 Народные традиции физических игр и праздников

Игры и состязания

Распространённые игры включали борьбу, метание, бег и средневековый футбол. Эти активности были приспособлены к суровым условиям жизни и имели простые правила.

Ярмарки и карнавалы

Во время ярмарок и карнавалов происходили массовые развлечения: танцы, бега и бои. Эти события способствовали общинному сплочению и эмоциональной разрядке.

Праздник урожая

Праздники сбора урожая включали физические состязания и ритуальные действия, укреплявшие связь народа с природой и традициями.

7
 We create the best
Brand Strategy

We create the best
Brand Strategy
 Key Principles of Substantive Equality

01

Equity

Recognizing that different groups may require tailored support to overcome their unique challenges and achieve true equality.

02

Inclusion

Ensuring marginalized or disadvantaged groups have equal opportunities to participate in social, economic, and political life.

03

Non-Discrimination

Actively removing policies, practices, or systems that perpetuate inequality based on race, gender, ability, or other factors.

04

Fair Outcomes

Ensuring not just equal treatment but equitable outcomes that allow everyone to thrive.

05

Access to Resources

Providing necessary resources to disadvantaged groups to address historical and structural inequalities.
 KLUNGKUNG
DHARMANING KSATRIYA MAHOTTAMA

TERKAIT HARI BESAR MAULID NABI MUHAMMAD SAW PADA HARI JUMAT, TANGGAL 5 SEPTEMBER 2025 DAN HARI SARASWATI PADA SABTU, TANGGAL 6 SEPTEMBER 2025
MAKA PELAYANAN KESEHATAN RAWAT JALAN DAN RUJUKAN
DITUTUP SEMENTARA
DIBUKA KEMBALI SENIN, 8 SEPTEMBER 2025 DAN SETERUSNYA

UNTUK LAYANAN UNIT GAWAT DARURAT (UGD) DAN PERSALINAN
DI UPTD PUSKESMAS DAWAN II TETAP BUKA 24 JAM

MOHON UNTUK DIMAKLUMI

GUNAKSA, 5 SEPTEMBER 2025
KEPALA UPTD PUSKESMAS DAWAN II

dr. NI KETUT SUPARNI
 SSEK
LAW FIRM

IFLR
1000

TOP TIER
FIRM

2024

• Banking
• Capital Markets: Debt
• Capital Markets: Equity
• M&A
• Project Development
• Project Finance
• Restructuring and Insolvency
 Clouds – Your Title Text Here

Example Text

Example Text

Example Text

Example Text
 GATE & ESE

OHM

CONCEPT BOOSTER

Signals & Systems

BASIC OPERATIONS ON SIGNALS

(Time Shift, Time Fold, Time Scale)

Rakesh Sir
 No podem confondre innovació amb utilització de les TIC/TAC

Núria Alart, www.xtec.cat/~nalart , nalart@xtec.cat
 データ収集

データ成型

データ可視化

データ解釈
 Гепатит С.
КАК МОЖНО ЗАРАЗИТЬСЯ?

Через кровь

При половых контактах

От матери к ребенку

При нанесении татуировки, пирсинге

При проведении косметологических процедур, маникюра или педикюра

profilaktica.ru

--*--

# [Aim of the task]
Begin at the first line of the material above. Transcribe each line exactly, ending with the line that contains "Restructuring and Insolvency".

# [Exercise response]
 Народные традиции физических игр и праздников

Игры и состязания

Распространённые игры включали борьбу, метание, бег и средневековый футбол. Эти активности были приспособлены к суровым условиям жизни и имели простые правила.

Ярмарки и карнавалы

Во время ярмарок и карнавалов происходили массовые развлечения: танцы, бега и бои. Эти события способствовали общинному сплочению и эмоциональной разрядке.

Праздник урожая

Праздники сбора урожая включали физические состязания и ритуальные действия, укреплявшие связь народа с природой и традициями.

7
 We create the best
Brand Strategy

We create the best
Brand Strategy
 Key Principles of Substantive Equality

01

Equity

Recognizing that different groups may require tailored support to overcome their unique challenges and achieve true equality.

02

Inclusion

Ensuring marginalized or disadvantaged groups have equal opportunities to participate in social, economic, and political life.

03

Non-Discrimination

Actively removing policies, practices, or systems that perpetuate inequality based on race, gender, ability, or other factors.

04

Fair Outcomes

Ensuring not just equal treatment but equitable outcomes that allow everyone to thrive.

05

Access to Resources

Providing necessary resources to disadvantaged groups to address historical and structural inequalities.
 KLUNGKUNG
DHARMANING KSATRIYA MAHOTTAMA

TERKAIT HARI BESAR MAULID NABI MUHAMMAD SAW PADA HARI JUMAT, TANGGAL 5 SEPTEMBER 2025 DAN HARI SARASWATI PADA SABTU, TANGGAL 6 SEPTEMBER 2025
MAKA PELAYANAN KESEHATAN RAWAT JALAN DAN RUJUKAN
DITUTUP SEMENTARA
DIBUKA KEMBALI SENIN, 8 SEPTEMBER 2025 DAN SETERUSNYA

UNTUK LAYANAN UNIT GAWAT DARURAT (UGD) DAN PERSALINAN
DI UPTD PUSKESMAS DAWAN II TETAP BUKA 24 JAM

MOHON UNTUK DIMAKLUMI

GUNAKSA, 5 SEPTEMBER 2025
KEPALA UPTD PUSKESMAS DAWAN II

dr. NI KETUT SUPARNI
 SSEK
LAW FIRM

IFLR
1000

TOP TIER
FIRM

2024

• Banking
• Capital Markets: Debt
• Capital Markets: Equity
• M&A
• Project Development
• Project Finance
• Restructuring and Insolvency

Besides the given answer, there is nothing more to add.